#### [Goal of the exercise]
Switch "damaged or defective" to "broken or faulty" and write out again the items starting with the line that contains "this 640×336 image." and going on through the line that contains "cracked asphalt [0, 84, 636, 334]". Leave everything else unchanged.

#### [Material provided]
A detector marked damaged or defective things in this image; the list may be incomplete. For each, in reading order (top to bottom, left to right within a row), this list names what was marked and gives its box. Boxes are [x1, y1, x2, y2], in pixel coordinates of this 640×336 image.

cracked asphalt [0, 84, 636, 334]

---

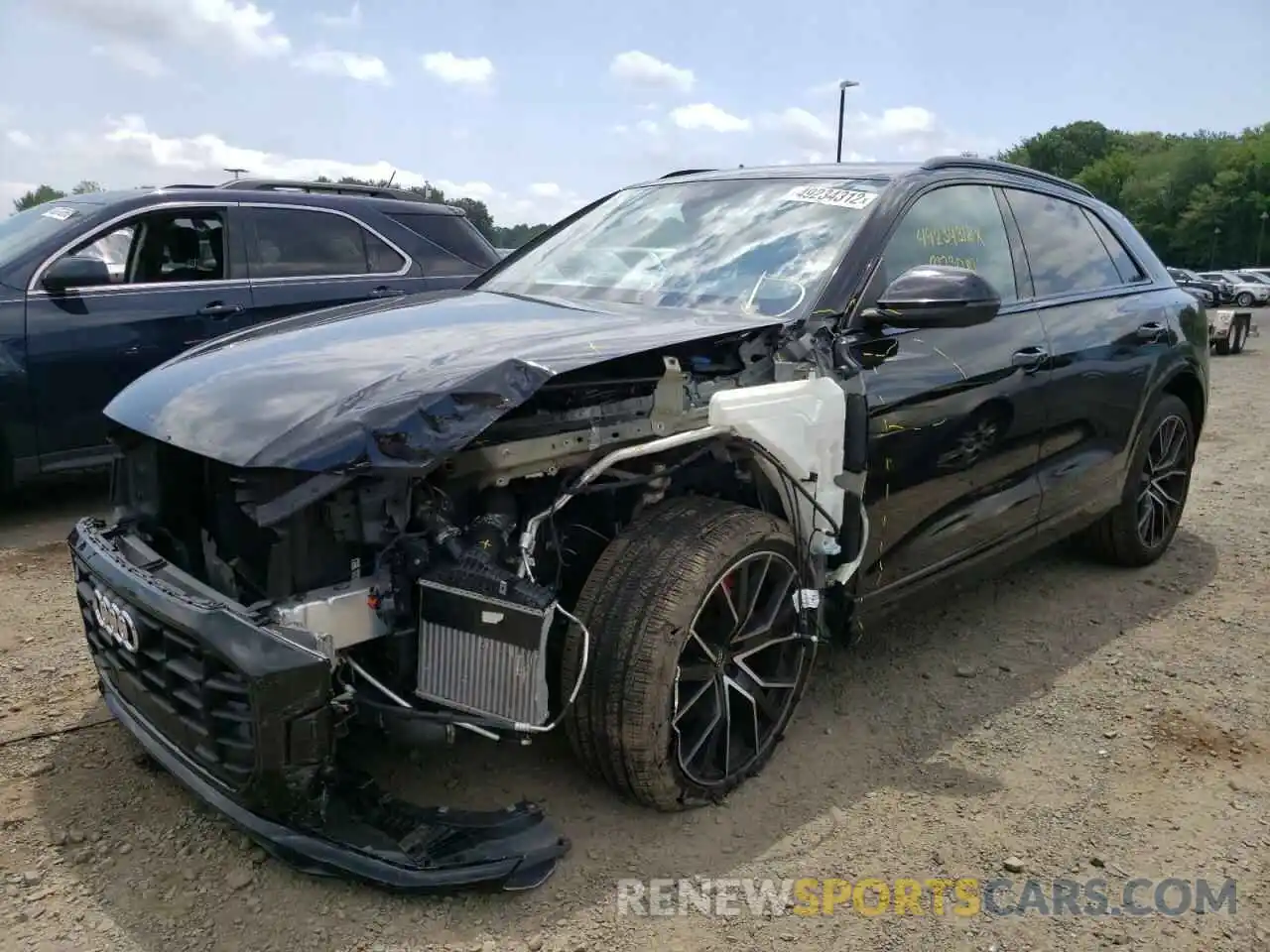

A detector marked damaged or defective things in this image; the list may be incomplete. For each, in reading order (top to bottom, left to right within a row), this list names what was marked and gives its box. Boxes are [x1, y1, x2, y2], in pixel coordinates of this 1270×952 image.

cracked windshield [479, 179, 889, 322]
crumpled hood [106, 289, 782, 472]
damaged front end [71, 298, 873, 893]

...

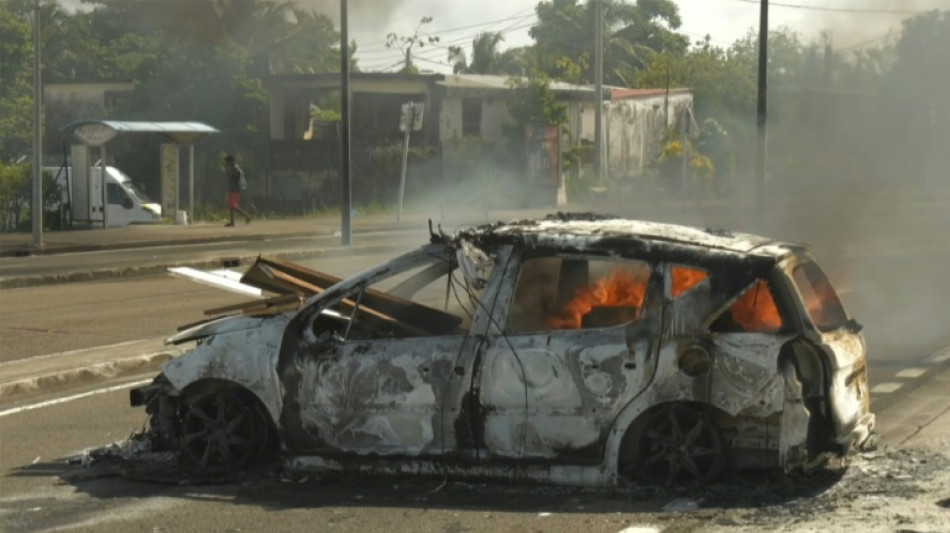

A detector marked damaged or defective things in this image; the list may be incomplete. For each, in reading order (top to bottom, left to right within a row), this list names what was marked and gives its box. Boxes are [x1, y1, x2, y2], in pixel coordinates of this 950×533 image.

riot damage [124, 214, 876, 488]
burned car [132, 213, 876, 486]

#### [Correct answer]
A detector marked broken or faulty things in this image; the list may be incomplete. For each, in reading order (top to bottom, left to right within a row), this list names what was marked and gives its box. Boxes are [x1, y1, x2, y2], in pixel coordinates of this 640×336 image.

cracked asphalt [0, 84, 636, 334]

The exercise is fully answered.